Gott lässt Friedman zu

Die Frauenunion protestiert gegen einen Auftritt Michel Friedmans zum Evangelischen Kirchentag

Der sei „auch nur ein Mensch – jetzt wissen wir es alle“, sagte Harald Schmidt, nachdem Michel Friedman 2003 von seinen Ämtern als Talkmaster und Vizepräsident des Zentralrats der Juden zurückgetreten war. Friedman, so war in einem Prozess vor dem Berliner Landgericht herausgekommen, hatte unter dem Namen „Paolo Pinkel“ bei rauschenden Partys gekokst und mit aus Osteuropa eingeschleusten Prostituierten verkehrt.

Der Moderator tat Buße und akzeptierte einen Strafbefehl in Höhe von 17.400 Euro. Es ist deshalb nicht ganz unpassend, den „lustvollen Provokateur“ (Die Woche) zu einer Podiumsdiskussion am heutigen Dienstag über die bange, von Bild gestellte Frage „Wie konnte Gott das zulassen?“ zu laden. Friedman, Bild am Sonntag-Chef Claus Strunz, der Lübecker Altbischof Karl Ludwig Kohlwage und Frederik Barkenhammer sollen dabei über „Der Tsunami und die Theodizee“ diskutieren. Es handelt sich um eine der ersten Vorveranstaltungen zum 30. Evangelischen Kirchentag, der im Mai in Hannover stattfindet.
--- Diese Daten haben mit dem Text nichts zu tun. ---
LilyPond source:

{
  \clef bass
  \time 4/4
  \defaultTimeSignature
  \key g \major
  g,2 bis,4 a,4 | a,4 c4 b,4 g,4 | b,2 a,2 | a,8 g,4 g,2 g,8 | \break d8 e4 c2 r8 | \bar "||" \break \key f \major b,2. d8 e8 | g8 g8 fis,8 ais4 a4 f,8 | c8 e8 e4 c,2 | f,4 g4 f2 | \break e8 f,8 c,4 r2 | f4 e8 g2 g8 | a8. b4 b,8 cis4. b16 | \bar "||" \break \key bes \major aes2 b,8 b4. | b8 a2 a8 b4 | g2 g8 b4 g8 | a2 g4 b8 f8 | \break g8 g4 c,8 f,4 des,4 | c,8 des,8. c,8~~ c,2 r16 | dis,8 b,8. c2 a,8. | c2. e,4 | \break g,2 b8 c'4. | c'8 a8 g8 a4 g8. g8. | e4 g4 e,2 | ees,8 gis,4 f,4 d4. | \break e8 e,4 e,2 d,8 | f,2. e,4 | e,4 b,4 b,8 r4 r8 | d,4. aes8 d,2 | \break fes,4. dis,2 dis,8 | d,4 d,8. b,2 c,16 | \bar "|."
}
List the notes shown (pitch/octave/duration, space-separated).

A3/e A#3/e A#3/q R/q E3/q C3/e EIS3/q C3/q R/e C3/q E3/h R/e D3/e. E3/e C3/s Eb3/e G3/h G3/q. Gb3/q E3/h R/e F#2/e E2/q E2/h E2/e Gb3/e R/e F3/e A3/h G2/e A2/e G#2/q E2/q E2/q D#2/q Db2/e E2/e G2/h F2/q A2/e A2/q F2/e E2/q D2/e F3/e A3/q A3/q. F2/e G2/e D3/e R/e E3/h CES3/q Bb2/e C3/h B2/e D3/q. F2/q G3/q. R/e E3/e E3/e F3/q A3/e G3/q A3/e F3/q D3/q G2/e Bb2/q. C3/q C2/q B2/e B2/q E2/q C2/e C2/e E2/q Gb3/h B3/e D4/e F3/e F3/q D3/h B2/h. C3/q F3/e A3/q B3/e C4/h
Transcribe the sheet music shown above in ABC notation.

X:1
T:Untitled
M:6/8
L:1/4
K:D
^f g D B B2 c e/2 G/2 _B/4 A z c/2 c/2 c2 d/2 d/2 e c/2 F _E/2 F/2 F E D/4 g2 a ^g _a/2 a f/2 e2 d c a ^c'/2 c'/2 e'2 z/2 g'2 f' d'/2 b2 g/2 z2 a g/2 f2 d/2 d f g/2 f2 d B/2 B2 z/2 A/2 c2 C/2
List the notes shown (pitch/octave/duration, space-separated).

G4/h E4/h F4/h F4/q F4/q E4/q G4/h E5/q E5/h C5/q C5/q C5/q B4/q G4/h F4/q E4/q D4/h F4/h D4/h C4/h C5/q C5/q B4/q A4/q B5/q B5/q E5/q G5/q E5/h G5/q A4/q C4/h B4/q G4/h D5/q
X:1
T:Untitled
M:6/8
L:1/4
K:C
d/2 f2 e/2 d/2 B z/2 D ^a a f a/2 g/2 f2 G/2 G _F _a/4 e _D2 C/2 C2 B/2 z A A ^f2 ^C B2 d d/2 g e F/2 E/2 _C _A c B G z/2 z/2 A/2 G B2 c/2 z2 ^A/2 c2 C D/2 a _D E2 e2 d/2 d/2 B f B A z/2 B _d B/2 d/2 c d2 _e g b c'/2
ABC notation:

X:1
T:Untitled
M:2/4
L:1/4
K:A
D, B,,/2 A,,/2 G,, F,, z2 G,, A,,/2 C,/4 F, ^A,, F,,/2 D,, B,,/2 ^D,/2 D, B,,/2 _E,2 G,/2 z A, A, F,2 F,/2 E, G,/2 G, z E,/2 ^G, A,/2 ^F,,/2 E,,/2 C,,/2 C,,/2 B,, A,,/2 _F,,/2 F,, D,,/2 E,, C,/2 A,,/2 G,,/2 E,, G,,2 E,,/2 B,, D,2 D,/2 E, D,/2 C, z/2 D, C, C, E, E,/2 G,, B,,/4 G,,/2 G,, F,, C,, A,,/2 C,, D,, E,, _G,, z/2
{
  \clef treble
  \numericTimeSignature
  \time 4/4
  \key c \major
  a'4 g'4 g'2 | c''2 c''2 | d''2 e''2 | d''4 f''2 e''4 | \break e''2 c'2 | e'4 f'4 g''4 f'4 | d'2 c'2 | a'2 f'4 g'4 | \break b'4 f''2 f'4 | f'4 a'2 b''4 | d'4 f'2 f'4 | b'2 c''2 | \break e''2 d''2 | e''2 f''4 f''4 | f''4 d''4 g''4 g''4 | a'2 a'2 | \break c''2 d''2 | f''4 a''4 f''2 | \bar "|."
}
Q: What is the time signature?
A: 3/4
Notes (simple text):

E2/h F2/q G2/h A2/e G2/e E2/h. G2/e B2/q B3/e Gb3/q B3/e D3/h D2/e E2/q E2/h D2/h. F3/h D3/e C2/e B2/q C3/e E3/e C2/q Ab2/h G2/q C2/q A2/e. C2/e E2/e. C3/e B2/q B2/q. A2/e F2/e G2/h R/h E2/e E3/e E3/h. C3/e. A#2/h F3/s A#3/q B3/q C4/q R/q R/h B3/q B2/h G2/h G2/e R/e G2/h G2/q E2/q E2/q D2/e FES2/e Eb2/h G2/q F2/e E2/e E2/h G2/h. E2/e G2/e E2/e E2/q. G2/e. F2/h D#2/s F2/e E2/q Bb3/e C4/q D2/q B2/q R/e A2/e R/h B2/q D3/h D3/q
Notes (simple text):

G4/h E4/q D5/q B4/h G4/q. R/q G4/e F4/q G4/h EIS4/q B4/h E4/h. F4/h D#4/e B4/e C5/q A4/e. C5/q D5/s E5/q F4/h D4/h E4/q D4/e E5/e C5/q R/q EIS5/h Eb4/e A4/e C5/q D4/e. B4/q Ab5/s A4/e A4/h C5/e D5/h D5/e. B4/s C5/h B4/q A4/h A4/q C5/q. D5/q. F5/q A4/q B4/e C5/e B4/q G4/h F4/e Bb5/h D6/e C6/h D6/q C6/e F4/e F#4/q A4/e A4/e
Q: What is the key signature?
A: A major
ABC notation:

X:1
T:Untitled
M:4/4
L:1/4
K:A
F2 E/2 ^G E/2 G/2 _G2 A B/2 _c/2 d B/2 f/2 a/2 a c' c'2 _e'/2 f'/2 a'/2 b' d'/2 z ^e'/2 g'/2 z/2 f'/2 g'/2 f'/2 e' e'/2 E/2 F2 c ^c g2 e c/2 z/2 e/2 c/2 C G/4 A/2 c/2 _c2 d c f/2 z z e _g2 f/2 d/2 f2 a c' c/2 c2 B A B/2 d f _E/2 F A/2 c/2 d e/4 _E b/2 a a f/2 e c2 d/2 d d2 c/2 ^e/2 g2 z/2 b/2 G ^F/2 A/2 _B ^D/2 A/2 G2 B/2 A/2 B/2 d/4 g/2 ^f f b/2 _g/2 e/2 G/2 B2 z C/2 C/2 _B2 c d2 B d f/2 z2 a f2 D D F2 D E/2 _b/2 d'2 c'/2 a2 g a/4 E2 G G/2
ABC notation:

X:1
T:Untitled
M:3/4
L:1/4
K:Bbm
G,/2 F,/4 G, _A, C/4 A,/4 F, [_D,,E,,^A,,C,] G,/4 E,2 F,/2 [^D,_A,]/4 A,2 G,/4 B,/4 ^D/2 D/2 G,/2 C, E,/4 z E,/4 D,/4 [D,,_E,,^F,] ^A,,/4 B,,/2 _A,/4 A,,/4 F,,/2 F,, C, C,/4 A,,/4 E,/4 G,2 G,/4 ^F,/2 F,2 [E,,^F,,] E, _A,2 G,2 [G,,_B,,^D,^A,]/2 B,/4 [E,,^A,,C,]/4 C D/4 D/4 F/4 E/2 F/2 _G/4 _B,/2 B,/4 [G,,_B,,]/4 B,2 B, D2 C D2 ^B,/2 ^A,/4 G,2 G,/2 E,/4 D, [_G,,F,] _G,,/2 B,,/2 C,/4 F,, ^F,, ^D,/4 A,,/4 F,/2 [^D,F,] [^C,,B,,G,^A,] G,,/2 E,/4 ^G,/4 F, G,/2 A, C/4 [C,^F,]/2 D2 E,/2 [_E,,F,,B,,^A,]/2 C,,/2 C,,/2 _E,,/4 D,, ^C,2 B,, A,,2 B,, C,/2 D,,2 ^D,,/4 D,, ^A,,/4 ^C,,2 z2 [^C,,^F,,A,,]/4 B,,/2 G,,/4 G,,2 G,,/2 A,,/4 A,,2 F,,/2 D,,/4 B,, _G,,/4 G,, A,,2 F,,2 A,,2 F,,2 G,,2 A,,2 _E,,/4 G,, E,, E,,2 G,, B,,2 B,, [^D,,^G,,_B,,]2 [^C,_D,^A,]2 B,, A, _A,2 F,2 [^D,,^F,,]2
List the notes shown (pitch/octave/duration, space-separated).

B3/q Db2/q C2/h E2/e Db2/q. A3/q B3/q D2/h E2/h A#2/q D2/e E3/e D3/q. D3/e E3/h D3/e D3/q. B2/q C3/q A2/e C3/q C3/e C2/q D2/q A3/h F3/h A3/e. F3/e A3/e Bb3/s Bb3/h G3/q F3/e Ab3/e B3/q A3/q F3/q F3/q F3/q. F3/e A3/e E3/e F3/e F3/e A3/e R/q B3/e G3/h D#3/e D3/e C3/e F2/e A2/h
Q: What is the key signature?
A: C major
Doch noch haben nicht alle Friedman verziehen. Bekanntlich stehe der Kirchtag ja unter dem Motto „Wenn Dein Kind Dich morgen fragt“, schreibt Eva Möllring, die Chefin der niedersächsischen Frauen-Union, in einem offenen Brief an die Generalsekretärin des Kirchentags, Friederike von Kirchbach. Wie aber könne „jemand, der sich von ukrainischen Menschenhändlern gewungene Prostituierte auf das Zimmer bestellt, unseren Kindern Maßstab sein und sich glaubwürdig in einer solchen Wertediskussion äußern?“, donnert die CDUlerin weiter und fordert, das einstige Mitglied des CDU-Bundesvorstands auszuladen. Die Kirche könne „die unbarmherzige Gewalt an diesen Frauen nicht ignorieren und die Nutznießer dieser Machenschaften als Vorredner präsentieren“.

„Wir kommentieren das Schreiben Möllrings genauso wenig wie die Lebensgestaltung von Michel Friedman“, entgegnet Kirchentagssprecher Rüdiger Runge kühl. Zwar seien schon „eine Reihe von Briefen mit Kritik“ wegen Friedman eingegangen, aber „die Einladung bleibt bestehen“. Bei seiner Talkshow im Januar auf dem Sender N24 habe Friedman „so interessant“ mit Bischof Wolfgang Huber zum Thema diskutiert, dass man ihn angesprochen habe. Auch an der Einladung zu der Veranstaltung über „Protestantismus heute“, die am 28. Mai auf dem Kirchentag stattfindet, halte man fest.